On the one hand she has little agency, being pushed around by her evil relatives and fate (and a terrible wardrobe); and being tormented by an inability to express her love. On the other hand she is girl defined not just by her male relationship or how she appears in the male gaze but also by her own desire (to dance with abandon). Whither the Hemas of 2013? Do they exist, and if they do, do we need to see their representation on celluloid?
But I digress. On to the task at hand.
The song itself is a ear worm. It’s not one of those songs you think of often but once I listened to it for this column I couldn’t stop humming it. Like almost anyway halfway decent song from that time it has been subject to its own unfortunate remix. This monstrosity (Sorry).And even though the movie was meant to be a launch vehicle for Jaya Pradha, the song is now most remembered for Rishi’s fervent dafli banging, a moment he recreated in Student of the Year (start at 3:30). It’s perfectly pleasant (if a bit typical), and the only rather distinct feature to the music is the beats of the ‘dafli’. The distinct “big band” sound of Lakshmikant Pyarelal with dozens of instrumentalists may have lost favour to a more streamlined synthesized music in the later years but it’s charms can’t be understated. 1980 was also the year we lost Mohd. Rafi and that perhaps gives his one verse in the song a poignant air, though few would mention this song their his Rafi Top 20 (or 50)
The fashion: Jaya Pradha could potentially wear a similar white sari (except with sequins) and the blue bangles and get away with it today provided the blouse was a teensy bit smaller and her hair updo didn’t scream “80s”. I can’t fault her jewellery though and would buy those earrings for myself if I could find them. Rishi’s kurta though is out of favour now and I am trying hard to think of a recent hindi film with a hero in a kurta (unless it’s in a designer “Mahi Vey” wedding celebration). Also interesting is the large red bindi on Jaya Pradha’s face, a fashion code now used to represent that a movie’s story is set in bygone times or that the heroine is a Bengali.

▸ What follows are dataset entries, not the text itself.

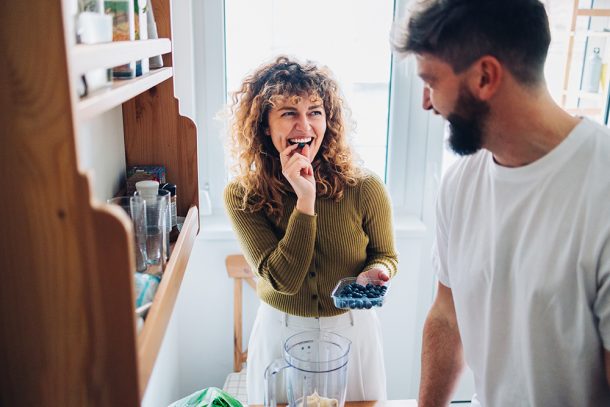 Giovane coppia in cucina che prepara uno spuntino salutare con mirtilli per alleviare i sintomi dell’Helicobacter pylori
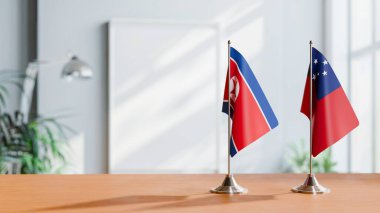 Masanın üzerinde Kore 'nin Kuzeyi ve Samoa' nın bayrağı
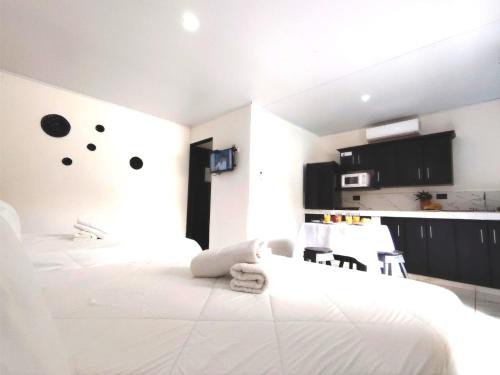 a white bedroom with a white bed and a kitchen at Casa Chika Playa Grande Guanacaste 3 in Cuajiniquil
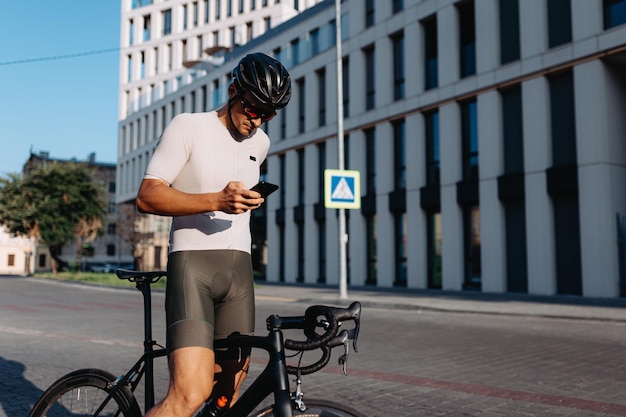 Hombre caucásico musculoso con casco de ropa deportiva y gafas de pie en la calle de la ciudad con bicicleta negra y usando un teléfono inteligente moderno Descansando después del entrenamiento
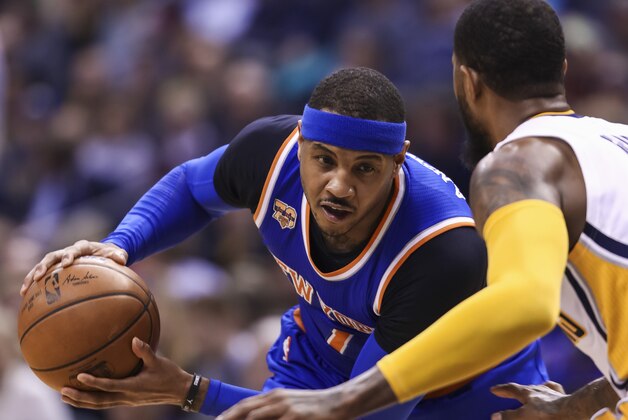 INDIANAPOLIS, IN - JANUARY 23: Carmelo Anthony #7 of the New York Knicks holds the ball against Paul George #13 of the Indiana Pacers at Bankers Life Fieldhouse on January 23, 2017 in Indianapolis, Indiana. NOTE TO USER: User expressly acknowledges and agrees that, by downloading and/or using this photograph, user is consenting to the terms and conditions of the Getty Images License Agreement. Mandatory Copyright Notice: Copyright 2017 NBAE (Photo by Michael Hickey/Getty Images)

The picturization: Brindavan Gardens instead of an exotic foreign locale (Definitely not the 90’s or early aughts then)!! No background dancers (Definitely not the later 80’s or the 90’s again) !! The hero and heroine actually lip syncing the whole song instead of it playing to a montage of many lovey dovey moments (Definitely pre-Farhan Akhtar’s cinema then) !! The song wears it era signifiers proudly. Sargam was one of a spate of Telugu remakes at that time, a practise that was largely forgotten for the last 20 years before seeing a recent resurgence. .
Jaya Prada , along with Sridevi, was almost the last big crossover actress from Southern to Northern cinema. Unfortunately today a lot of regional cinema also subscribes to the “urban looking North Indian girl” ideas of beauty and that trend looks unlikely to change, making it more difficult for someone who looked as distinct (yet beautiful) as her to become a prominent actress.
It is easy to eulogise the past as being more ‘pristine’ and ‘simpler’ . Or to look back upon it with a hipster sneer that 20 years of revisionism provides. It would be unfair to use either of those approaches when listening to this song though.
It is exactly what it is- a moment of time, neither brilliant nor terrible. Binaca Geet Mala’s top song of 1980 is little more than a reminder of a time that was- imperfect as it may have been.